I'm using Go's pprof tool to investigate my service's memory usage. Almost all of the memory usage comes from a single function that sets up multiple bounded-queue channels. I'm somewhat confused by what pprof is telling me here:

$ go tool pprof ~/pprof/pprof.server.alloc_objects.alloc_space.inuse_objects.inuse_space.007.pb.gz
File: server
Type: inuse_space
Time: Dec 21, 2020 at 10:46am (PST)
Entering interactive mode (type "help" for commands, "o" for options)
(pprof) list foo
Total: 102.73MB
ROUTINE ======================== github.com/******/foo in ***.go
   79.10MB    79.10MB (flat, cum) 77.00% of Total
         .          .    135:
         .          .    136:func foo() {
         .          .    137:    
   14.04MB    14.04MB    138:    chanA := make(chan chanAEntry, bufferSize)
         .          .    139:    defer close(chanA)
         .          .    140:
         .          .    141:    
   19.50MB    19.50MB    142:    chanB := make(chan chanBCEntry, bufferSize)
         .          .    143:    defer close(chanB)
         .          .    144:
         .          .    145:    
   27.53MB    27.53MB    146:    chanC := make(chan chanBCEntry, bufferSize)
         .          .    147:    defer close(chanC)
         .          .    148:
         .          .    149:    
    7.92MB     7.92MB    150:    chanD := make(chan chanDEntry, bufferSize)
         .          .    151:    defer close(chanD)
         .          .    152:

It looks like line 142 is responsible for 19.50MB of allocations and line 146 is responsible for 27.53MB, but those lines are doing the same thing - they create buffered channels with the same input type and the same capacity.

  • Is this an artifact of the fact that pprof does random sampling?
  • Does Go allocate channels lazily (fwiw, after letting the service run for a few days these values eventually equalize)?
  • Is pprof reporting the memory required by the objects sent along the channel as well as the memory required by the channel itself?
like image 788
Greg Owen Avatar asked Mar 01 '23 20:03

Greg Owen


1 Answers

Ok, I believe that I've figured it out. It looks like Go allocates eagerly and the discrepancy is just due to the way the Go memory profiler takes samples.

Go allocates channel memory eagerly

The docs for make promise that

The channel's buffer is initialized with the specified buffer capacity.

I looked into the code for makechan, which gets called during make(chan chantype, size). It always calls mallocgc directly - no laziness.

Looking into the code for mallocgc, we can confirm that there's no laziness within mallocgc (besides the doc comment not mentioning laziness, mallocgc calls c.alloc directly).

pprof samples at the heap allocation level, not the calling function level

While looking around mallocgc, I found the profiling code. Within each mallocgc call, Go will check to see if its sampling condition is met. If so, it calls mProf_Malloc to add a record to the heap profile. I couldn't confirm that this is the profile used by pprof, but comments in that file suggest that it is.

The sampling condition is based on the number of bytes allocated since the previous sample was taken (it draws from an exponential distribution to sample, on average, after every runtime.MemProfileRate bytes are allocated).
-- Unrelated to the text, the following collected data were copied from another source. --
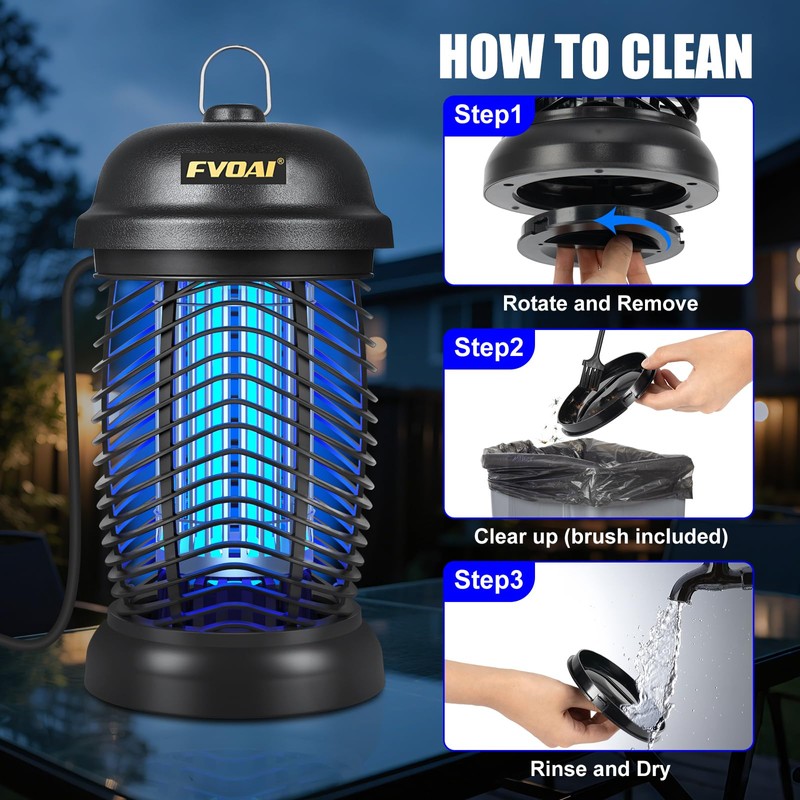 FVOAI®

HOW TO CLEAN

Step1

Rotate and Remove

Step2

Clear up (brush included)

Step3

Rinse and Dry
The important part here is that each call to mallocgc has some probability of being sampled, rather than each call to foo. This means that if a call to foo makes multiple calls to mallocgc, we expect that only some of the mallocgc calls will be sampled.

Putting it all together

Every time my function foo is run, it will eagerly allocate memory for the 4 channels. At each memory allocation call, there is a chance that the Go will record a heap profile. On average, Go will record a heap profile every 512kB (the default value of runtime.MemProfileRate). Since the total size of these channels is 488kB, on average we expect only one allocation to be recorded each time foo is called. The profile I shared above was taken relatively soon after the service restarted, so the difference in number of allocated bytes is the result of pure statistical variance. After letting the service run for a day, the profile settled down to show that the number of bytes allocated by lines 142 and 146 were equal.